Stored records:

* Begin *

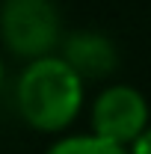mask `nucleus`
Masks as SVG:
<instances>
[{
  "mask_svg": "<svg viewBox=\"0 0 151 154\" xmlns=\"http://www.w3.org/2000/svg\"><path fill=\"white\" fill-rule=\"evenodd\" d=\"M15 104L33 131L59 134L83 107V77L62 57L33 59L18 77Z\"/></svg>",
  "mask_w": 151,
  "mask_h": 154,
  "instance_id": "1",
  "label": "nucleus"
},
{
  "mask_svg": "<svg viewBox=\"0 0 151 154\" xmlns=\"http://www.w3.org/2000/svg\"><path fill=\"white\" fill-rule=\"evenodd\" d=\"M0 38L24 59L51 57L59 42V12L54 0H3L0 3Z\"/></svg>",
  "mask_w": 151,
  "mask_h": 154,
  "instance_id": "2",
  "label": "nucleus"
},
{
  "mask_svg": "<svg viewBox=\"0 0 151 154\" xmlns=\"http://www.w3.org/2000/svg\"><path fill=\"white\" fill-rule=\"evenodd\" d=\"M148 131V101L139 89L116 83L107 86L92 104V134L131 148Z\"/></svg>",
  "mask_w": 151,
  "mask_h": 154,
  "instance_id": "3",
  "label": "nucleus"
},
{
  "mask_svg": "<svg viewBox=\"0 0 151 154\" xmlns=\"http://www.w3.org/2000/svg\"><path fill=\"white\" fill-rule=\"evenodd\" d=\"M62 59L86 80V77H107L116 68L119 54H116L113 42L107 36L92 33V30H83V33H74L65 42Z\"/></svg>",
  "mask_w": 151,
  "mask_h": 154,
  "instance_id": "4",
  "label": "nucleus"
},
{
  "mask_svg": "<svg viewBox=\"0 0 151 154\" xmlns=\"http://www.w3.org/2000/svg\"><path fill=\"white\" fill-rule=\"evenodd\" d=\"M48 154H131V148L116 145L110 139H101L95 134H77V136H65L54 142Z\"/></svg>",
  "mask_w": 151,
  "mask_h": 154,
  "instance_id": "5",
  "label": "nucleus"
},
{
  "mask_svg": "<svg viewBox=\"0 0 151 154\" xmlns=\"http://www.w3.org/2000/svg\"><path fill=\"white\" fill-rule=\"evenodd\" d=\"M131 154H151V125H148V131L131 145Z\"/></svg>",
  "mask_w": 151,
  "mask_h": 154,
  "instance_id": "6",
  "label": "nucleus"
},
{
  "mask_svg": "<svg viewBox=\"0 0 151 154\" xmlns=\"http://www.w3.org/2000/svg\"><path fill=\"white\" fill-rule=\"evenodd\" d=\"M0 86H3V59H0Z\"/></svg>",
  "mask_w": 151,
  "mask_h": 154,
  "instance_id": "7",
  "label": "nucleus"
}]
</instances>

* End *

Task to carry out.
Count the lines of the listing that contain the string "white" and reply with only the number.

Written solution.
7